▸ Exercise goal: Set down the stretch from "- *Product*: The" through "in the laptop." in the text on building fast queries on a CSV below, copying it word for word.

▸ Document extract:

# Building Fast Queries on a CSV

In this guided project,I'll be working on solving an online laptop store problem on how to build solutions to answer different business questions about our inventory. I will be using my dataset file as my invebntory. This file was adapted from the [Laptop Prices dataset on Kaggle] (https://www.kaggle.com/ionaskel/laptop-prices "Laptop Prices dataset on Kaggle"). The IDs and made the prices integers.
Here is a brief description of the rows:

- *ID*: A unique identifier for the laptop.
- *Company*: The name of the company that produces the laptop.
- *Product*: The name of the laptop.
- *TypeName*: The type of laptop.
- *Inches*: The size of the screen in inches.
- *ScreenResolution*: The resolution of the screen.
- *CPU*: The laptop CPU.
- *RAM*: The amount of RAM in the laptop.
- *Memory*: The size of the hard drive.
- *GPU*: The graphics card name.
- *OpSys*: The name of the operating system.
- *Weight*: The laptop weight.
- *Price*: The price of the laptop.

In [1]:
import csv 


In [2]:
with open ('laptops.csv') as file:
    reader = csv.reader(file)
    rows = list(reader)

▸ Provided data:
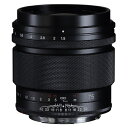 ■NOKTON 75mm F1.5 Asphericalは、キヤノンRFマウント専用の大口径マニュアルフォーカス中望遠レンズです。フルサイズのイメージサークルをカバーし、光学設計はキヤノンR システムカメラのイメージセンサーに最適化されています。カメラ内での電子的なレンズ光学補正の機能には依存せず、レンズそのものの性能を画像として写し込む仕様です。本レンズは電子接点を搭載し、レンズとボディ間での電気通信を実現*1しています。キヤノンEOS Rシステムのボディとの組み合わせによりExif情報、ボディ内手ブレ補正（3軸）*2に加え、3種類のフォーカスアシスト機能（拡大表示、ピーキング、フォーカスガイド*3）に対応しています。■レンズ構成は6群7枚で、開放絞り値F1.5の大口径でありながらコンパクトさと性能の高さを両立。非球面レンズを採用することで、絞り開放から優れた描写力を発揮します。本レンズの最短撮影距離0.5mにおける絞り開放F1.5での合焦範囲はおよそ±2mmと非常に浅く、大きなボケが楽しめます。その一方、同様に最短撮影距離0.5mで最小絞りF32を用いれば合焦範囲はおよそ±4cmとなり、深いピントを得ることも可能です。■ピント合わせはマニュアルフォーカス専用で、金属製のフォーカスリングにはグリップ力に優れたダイヤパターンローレットを採用。市販の動画用フォーカスギア取り付けの際にも安定感があり、絞り開放時のシビアなピント合わせにも耐える高精度の金属製ヘリコイドによる、グリスアップされたシルキーな操作感覚も特長のひとつです。絞りは操作リング直結のメカニカル制御で、カメラ側のコマンドダイヤルではなくレンズ側で調整します。■絞りリングにはクリック切替え機構があり、動画撮影時や細かいピント深度の調整時などでクリックに影響されず無段階で絞りの開閉を行うことが可能です。絞りの枚数は12枚で円形に近く、F1.5の大口径とやや長めの焦点距離の相乗効果で“大きく背景をぼかす”写真表現に最適であることに加え、点光源のアウトフォーカス部分なども整った形で描写します。本レンズには金属製のねじ込み式専用レンズフードが付属しています。*1 キヤノンEOS Rシステムのユーザインターフェイスにおける絞り値は1/3 step表記であることから、レンズ名称以外のExif情報開放F値は“F1.6”と表示されます。*2　ボディ内手ブレ補正機能を搭載したボディでのみ有効です。*3　EOS RPを除く。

▸ Expected output:
- *Product*: The name of the laptop.
- *TypeName*: The type of laptop.
- *Inches*: The size of the screen in inches.
- *ScreenResolution*: The resolution of the screen.
- *CPU*: The laptop CPU.
- *RAM*: The amount of RAM in the laptop.